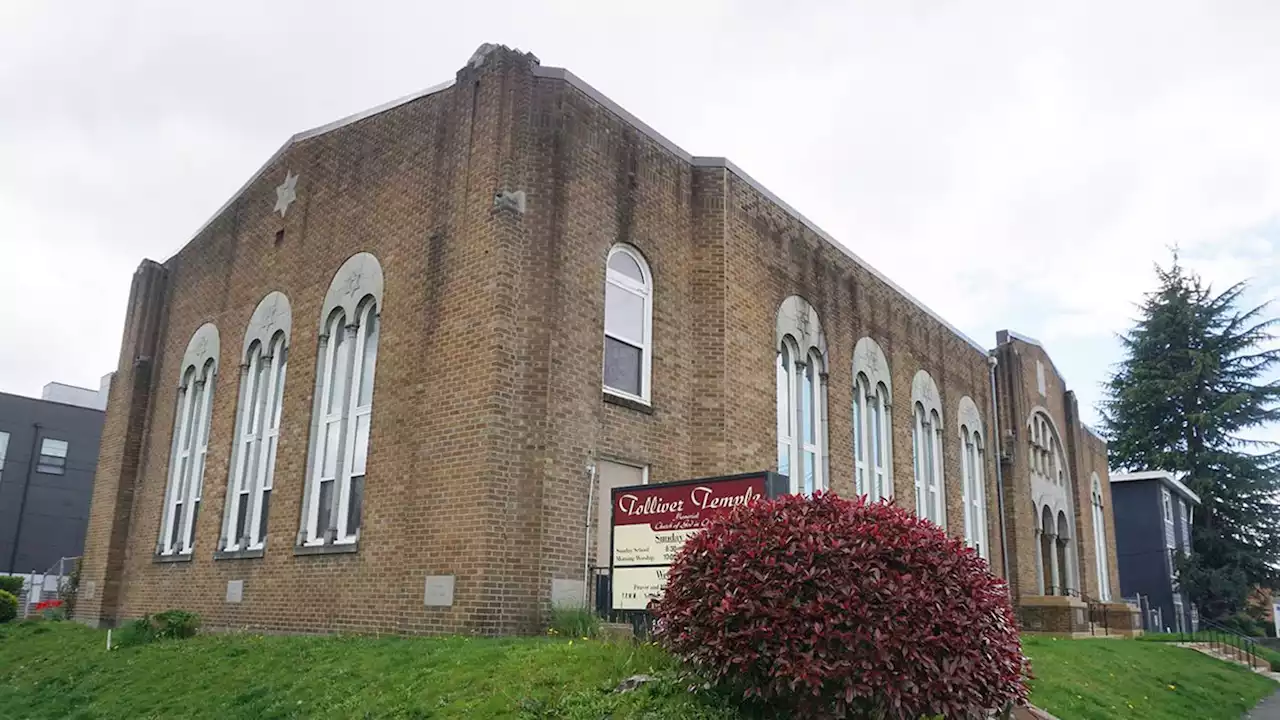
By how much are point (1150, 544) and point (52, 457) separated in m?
47.9

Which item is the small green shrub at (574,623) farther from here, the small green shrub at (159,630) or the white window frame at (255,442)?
the small green shrub at (159,630)

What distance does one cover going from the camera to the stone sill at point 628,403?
14109 millimetres

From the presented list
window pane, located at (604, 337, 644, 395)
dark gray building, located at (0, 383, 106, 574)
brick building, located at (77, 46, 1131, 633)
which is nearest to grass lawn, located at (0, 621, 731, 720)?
brick building, located at (77, 46, 1131, 633)

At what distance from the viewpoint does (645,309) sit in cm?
1528

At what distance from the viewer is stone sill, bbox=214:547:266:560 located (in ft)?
52.1

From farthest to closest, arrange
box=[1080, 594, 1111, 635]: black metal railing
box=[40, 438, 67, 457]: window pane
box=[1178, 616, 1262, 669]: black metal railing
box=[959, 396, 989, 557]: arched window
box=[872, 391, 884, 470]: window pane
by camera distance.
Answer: box=[40, 438, 67, 457]: window pane, box=[1080, 594, 1111, 635]: black metal railing, box=[1178, 616, 1262, 669]: black metal railing, box=[959, 396, 989, 557]: arched window, box=[872, 391, 884, 470]: window pane

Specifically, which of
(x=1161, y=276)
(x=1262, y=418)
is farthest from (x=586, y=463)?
(x=1161, y=276)

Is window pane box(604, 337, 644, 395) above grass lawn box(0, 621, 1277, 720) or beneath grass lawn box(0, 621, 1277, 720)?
above

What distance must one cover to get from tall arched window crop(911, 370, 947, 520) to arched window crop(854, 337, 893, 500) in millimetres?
1490

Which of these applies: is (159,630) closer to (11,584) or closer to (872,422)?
(872,422)

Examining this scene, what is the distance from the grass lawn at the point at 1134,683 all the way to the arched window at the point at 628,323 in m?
6.83

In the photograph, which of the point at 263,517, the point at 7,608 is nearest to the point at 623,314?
the point at 263,517

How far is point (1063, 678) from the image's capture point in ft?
47.3

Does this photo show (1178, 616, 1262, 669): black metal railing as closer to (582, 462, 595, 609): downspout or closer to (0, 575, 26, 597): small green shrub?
(582, 462, 595, 609): downspout
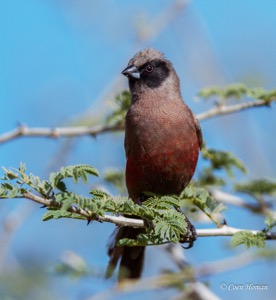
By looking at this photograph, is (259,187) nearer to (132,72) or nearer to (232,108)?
(232,108)

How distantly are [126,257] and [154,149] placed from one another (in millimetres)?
1182

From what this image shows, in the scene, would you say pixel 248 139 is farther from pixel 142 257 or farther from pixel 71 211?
pixel 71 211

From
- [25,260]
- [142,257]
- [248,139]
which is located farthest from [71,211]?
[248,139]

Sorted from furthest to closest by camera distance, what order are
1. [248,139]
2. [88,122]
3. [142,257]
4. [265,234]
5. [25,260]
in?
[248,139] → [25,260] → [88,122] → [142,257] → [265,234]

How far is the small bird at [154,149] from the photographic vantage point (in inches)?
205

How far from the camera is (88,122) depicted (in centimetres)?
635

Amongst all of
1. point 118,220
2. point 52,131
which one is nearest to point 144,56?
point 52,131

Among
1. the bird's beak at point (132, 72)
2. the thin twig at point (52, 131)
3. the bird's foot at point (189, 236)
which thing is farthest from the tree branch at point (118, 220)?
the bird's beak at point (132, 72)

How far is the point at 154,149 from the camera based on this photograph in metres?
5.19

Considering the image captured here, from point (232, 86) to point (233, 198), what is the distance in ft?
3.66

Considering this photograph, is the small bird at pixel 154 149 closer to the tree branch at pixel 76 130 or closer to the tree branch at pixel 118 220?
the tree branch at pixel 76 130

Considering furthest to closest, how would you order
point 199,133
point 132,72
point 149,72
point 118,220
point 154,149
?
point 149,72
point 132,72
point 199,133
point 154,149
point 118,220

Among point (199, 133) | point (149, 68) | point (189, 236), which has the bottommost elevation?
point (189, 236)

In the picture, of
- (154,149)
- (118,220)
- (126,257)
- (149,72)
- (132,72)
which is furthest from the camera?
(149,72)
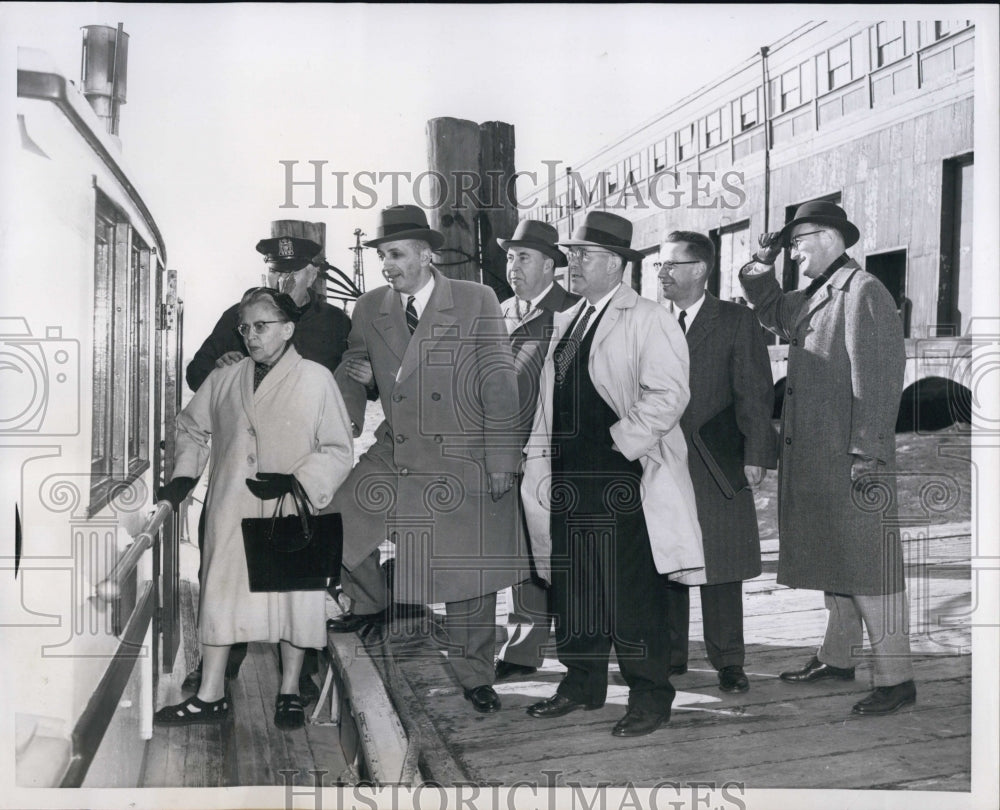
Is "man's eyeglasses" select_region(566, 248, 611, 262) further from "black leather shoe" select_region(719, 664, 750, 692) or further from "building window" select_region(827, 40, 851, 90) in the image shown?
"black leather shoe" select_region(719, 664, 750, 692)

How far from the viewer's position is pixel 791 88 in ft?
11.3

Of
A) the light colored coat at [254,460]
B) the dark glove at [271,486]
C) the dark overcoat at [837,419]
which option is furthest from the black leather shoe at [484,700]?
the dark overcoat at [837,419]

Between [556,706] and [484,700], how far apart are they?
226 mm

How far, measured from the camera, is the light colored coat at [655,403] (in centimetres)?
326

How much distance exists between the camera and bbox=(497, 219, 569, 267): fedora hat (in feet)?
11.1

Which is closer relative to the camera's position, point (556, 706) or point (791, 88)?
point (556, 706)

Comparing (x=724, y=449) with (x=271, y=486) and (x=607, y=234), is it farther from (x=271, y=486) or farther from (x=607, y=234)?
(x=271, y=486)

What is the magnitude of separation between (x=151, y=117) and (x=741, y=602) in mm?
2427

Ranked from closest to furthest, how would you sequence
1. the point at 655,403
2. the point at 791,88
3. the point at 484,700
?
1. the point at 655,403
2. the point at 484,700
3. the point at 791,88

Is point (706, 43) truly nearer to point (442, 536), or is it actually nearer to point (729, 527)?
point (729, 527)

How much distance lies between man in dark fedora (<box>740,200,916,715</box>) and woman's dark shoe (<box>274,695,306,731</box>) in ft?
5.08

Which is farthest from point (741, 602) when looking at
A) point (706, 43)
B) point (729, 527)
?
point (706, 43)

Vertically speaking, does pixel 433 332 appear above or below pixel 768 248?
below

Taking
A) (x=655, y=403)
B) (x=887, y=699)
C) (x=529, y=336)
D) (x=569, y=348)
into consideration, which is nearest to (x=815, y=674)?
(x=887, y=699)
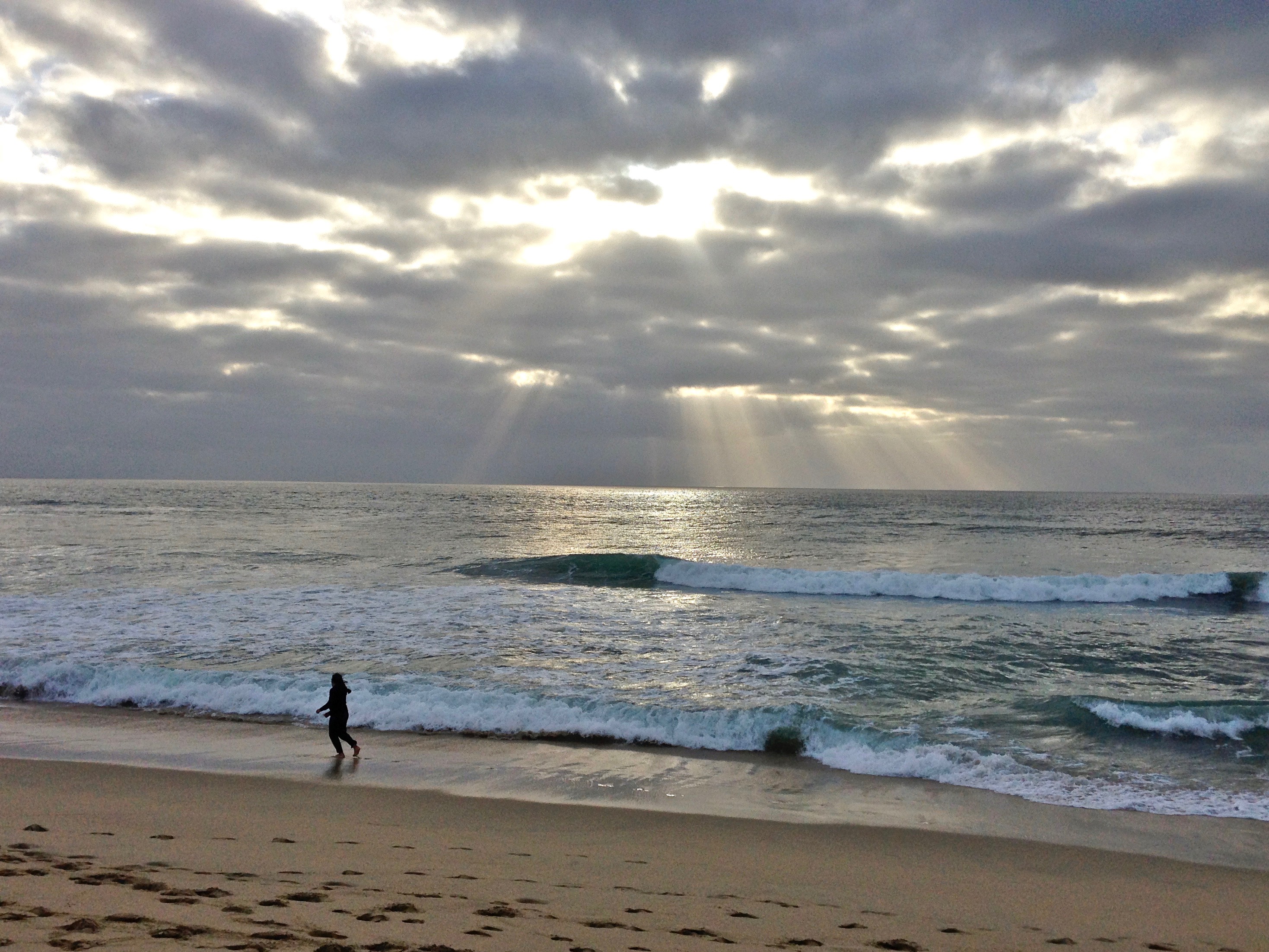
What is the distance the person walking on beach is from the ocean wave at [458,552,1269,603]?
18966mm

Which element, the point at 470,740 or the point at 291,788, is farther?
the point at 470,740

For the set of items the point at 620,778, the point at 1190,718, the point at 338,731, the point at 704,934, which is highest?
the point at 704,934

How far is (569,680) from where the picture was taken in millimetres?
14328

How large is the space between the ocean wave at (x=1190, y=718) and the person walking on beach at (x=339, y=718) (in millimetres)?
11948

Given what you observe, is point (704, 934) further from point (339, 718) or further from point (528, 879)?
point (339, 718)

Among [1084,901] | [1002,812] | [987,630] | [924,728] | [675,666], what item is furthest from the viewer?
[987,630]

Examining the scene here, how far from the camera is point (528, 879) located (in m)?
6.32

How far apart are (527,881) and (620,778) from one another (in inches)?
150

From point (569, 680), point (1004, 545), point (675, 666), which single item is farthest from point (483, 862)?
point (1004, 545)

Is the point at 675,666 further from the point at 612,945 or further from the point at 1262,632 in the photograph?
the point at 1262,632

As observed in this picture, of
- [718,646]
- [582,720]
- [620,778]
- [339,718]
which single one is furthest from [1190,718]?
[339,718]

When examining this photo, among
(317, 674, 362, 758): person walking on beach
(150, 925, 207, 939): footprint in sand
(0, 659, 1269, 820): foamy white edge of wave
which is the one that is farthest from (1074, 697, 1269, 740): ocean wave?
(150, 925, 207, 939): footprint in sand

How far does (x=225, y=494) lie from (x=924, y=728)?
11644cm

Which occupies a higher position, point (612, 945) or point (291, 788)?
..........
Retype every record above exactly as written, but leave out the pictures.

▶ [Solution]
By how much are point (1150, 544) and point (52, 457) separated in m?
47.9

Which item is the small green shrub at (574,623) farther from here, the small green shrub at (159,630) or the white window frame at (255,442)?
the small green shrub at (159,630)

What distance does one cover going from the camera to the stone sill at point 628,403?
14109 millimetres

From the presented list
window pane, located at (604, 337, 644, 395)
dark gray building, located at (0, 383, 106, 574)
brick building, located at (77, 46, 1131, 633)
which is nearest to grass lawn, located at (0, 621, 731, 720)?
brick building, located at (77, 46, 1131, 633)

At what distance from the viewpoint does (645,309) sit in cm?
1528

At what distance from the viewer is stone sill, bbox=214:547:266:560 located (in ft)?
52.1

From farthest to closest, arrange
box=[1080, 594, 1111, 635]: black metal railing
box=[40, 438, 67, 457]: window pane
box=[1178, 616, 1262, 669]: black metal railing
box=[959, 396, 989, 557]: arched window
box=[872, 391, 884, 470]: window pane
by camera distance.
Answer: box=[40, 438, 67, 457]: window pane, box=[1080, 594, 1111, 635]: black metal railing, box=[1178, 616, 1262, 669]: black metal railing, box=[959, 396, 989, 557]: arched window, box=[872, 391, 884, 470]: window pane

Specifically, which of
(x=1161, y=276)
(x=1262, y=418)
is farthest from (x=586, y=463)?
(x=1161, y=276)

Is window pane box(604, 337, 644, 395) above grass lawn box(0, 621, 1277, 720) or beneath grass lawn box(0, 621, 1277, 720)?
above

What distance must one cover to get from tall arched window crop(911, 370, 947, 520) to arched window crop(854, 337, 893, 500) in millimetres?
1490

Which of these applies: is (159,630) closer to (11,584) or closer to (872,422)?
(872,422)

Examining this scene, what is the distance from the grass lawn at the point at 1134,683 all the way to the arched window at the point at 628,323 in m?
6.83

In the photograph, which of the point at 263,517, the point at 7,608 is nearest to the point at 623,314?
the point at 263,517

How far is point (1063, 678) from the image's capture point in ft?
47.3

Does this photo show (1178, 616, 1262, 669): black metal railing as closer to (582, 462, 595, 609): downspout or closer to (0, 575, 26, 597): small green shrub?
(582, 462, 595, 609): downspout
By looking at this photograph, is (259,187) nearer to (132,72) or nearer to (232,108)?
(232,108)

How distantly are [126,257] and [154,149] placed from one another (in millimetres)?
1182

From what this image shows, in the scene, would you say pixel 248 139 is farther from pixel 142 257 or farther from pixel 71 211?
pixel 71 211

From
- [25,260]
- [142,257]
- [248,139]
which is located farthest from [71,211]?
[248,139]

Sorted from furthest to closest by camera distance, what order are
1. [248,139]
2. [88,122]
3. [142,257]
4. [265,234]
5. [25,260]
in?
[248,139] → [25,260] → [88,122] → [142,257] → [265,234]

How far is the small bird at [154,149] from the photographic vantage point (in inches)?
205

How far from the camera is (88,122) depicted (in centimetres)?
635

Amongst all of
1. point 118,220
2. point 52,131
which one is nearest to point 144,56?
point 52,131

Among
1. the bird's beak at point (132, 72)
2. the thin twig at point (52, 131)
3. the bird's foot at point (189, 236)
which thing is farthest from the tree branch at point (118, 220)?
the bird's beak at point (132, 72)

How far is the point at 154,149 from the camera based on this photograph in metres?
5.19

Considering the image captured here, from point (232, 86) to point (233, 198), what is the distance in ft?
3.66

Considering this photograph, is the small bird at pixel 154 149 closer to the tree branch at pixel 76 130 or closer to the tree branch at pixel 118 220?
the tree branch at pixel 76 130

Considering furthest to closest, how would you order
point 199,133
point 132,72
point 149,72
point 118,220
point 154,149
?
point 149,72
point 132,72
point 199,133
point 154,149
point 118,220

Among point (199, 133) | point (149, 68) | point (189, 236), which has the bottommost elevation?
point (189, 236)

In the picture, of
- (154,149)
- (118,220)
- (126,257)
- (149,72)
- (132,72)
which is furthest from the camera?
(149,72)
Is "man's eyeglasses" select_region(566, 248, 611, 262) further from "black leather shoe" select_region(719, 664, 750, 692) or further from "building window" select_region(827, 40, 851, 90) in the image shown?
"black leather shoe" select_region(719, 664, 750, 692)

How far from the viewer's position is pixel 791 88 in ft?
11.3

Of
A) the light colored coat at [254,460]
B) the dark glove at [271,486]
C) the dark overcoat at [837,419]
which option is furthest from the black leather shoe at [484,700]?
the dark overcoat at [837,419]

Between [556,706] and [484,700], how far apart are they?
226 mm

How far, measured from the camera, is the light colored coat at [655,403] (in centimetres)?
326

How much distance exists between the camera and bbox=(497, 219, 569, 267): fedora hat (in feet)?
11.1

Which is closer relative to the camera's position, point (556, 706) or point (791, 88)?
point (556, 706)

Comparing (x=724, y=449) with (x=271, y=486) and (x=607, y=234), is it farther from (x=271, y=486) or farther from (x=607, y=234)?
(x=271, y=486)

What is the magnitude of separation between (x=151, y=117) and (x=741, y=602) in mm?
2427

Ranked from closest to furthest, how would you sequence
1. the point at 655,403
2. the point at 791,88
3. the point at 484,700
?
1. the point at 655,403
2. the point at 484,700
3. the point at 791,88

Is point (706, 43) truly nearer to point (442, 536), or is it actually nearer to point (729, 527)?
point (729, 527)

How much distance lies between man in dark fedora (<box>740,200,916,715</box>) and woman's dark shoe (<box>274,695,306,731</box>) in ft?
5.08

Which is farthest from point (741, 602) when looking at
A) point (706, 43)
B) point (729, 527)
?
point (706, 43)

Vertically speaking, does pixel 433 332 appear above or below pixel 768 248?
below

Taking
A) (x=655, y=403)
B) (x=887, y=699)
C) (x=529, y=336)
D) (x=569, y=348)
into consideration, which is nearest to (x=815, y=674)?
(x=887, y=699)
What is the distance the person walking on beach is from the ocean wave at [458,552,1269,603]?
18966mm

Which element, the point at 470,740 or the point at 291,788, is farther?
the point at 470,740

For the set of items the point at 620,778, the point at 1190,718, the point at 338,731, the point at 704,934, which is highest?
the point at 704,934

How far is (569,680) from where the picture was taken in millimetres?
14328

How large is the space between the ocean wave at (x=1190, y=718) and the person walking on beach at (x=339, y=718) (in millimetres)?
11948

Given what you observe, is point (704, 934) further from point (339, 718) or further from point (528, 879)?
point (339, 718)

Among [1084,901] | [1002,812] | [987,630] | [924,728] | [675,666], what item is furthest from the viewer?
[987,630]

Examining the scene here, how far from the camera is point (528, 879) located (in m)?
6.32

How far apart are (527,881) and (620,778) from one another (in inches)?
150

From point (569, 680), point (1004, 545), point (675, 666), which single item is farthest from point (483, 862)?
point (1004, 545)

Is the point at 675,666 further from the point at 612,945 or further from the point at 1262,632 in the photograph?
the point at 1262,632

As observed in this picture, of
- [718,646]
- [582,720]
- [620,778]
- [339,718]
which single one is furthest from [1190,718]?
[339,718]

When examining this photo, among
(317, 674, 362, 758): person walking on beach
(150, 925, 207, 939): footprint in sand
(0, 659, 1269, 820): foamy white edge of wave
which is the one that is farthest from (1074, 697, 1269, 740): ocean wave?
(150, 925, 207, 939): footprint in sand

How far does (x=225, y=494) lie from (x=924, y=728)?
11644cm

Which occupies a higher position, point (612, 945) or point (291, 788)?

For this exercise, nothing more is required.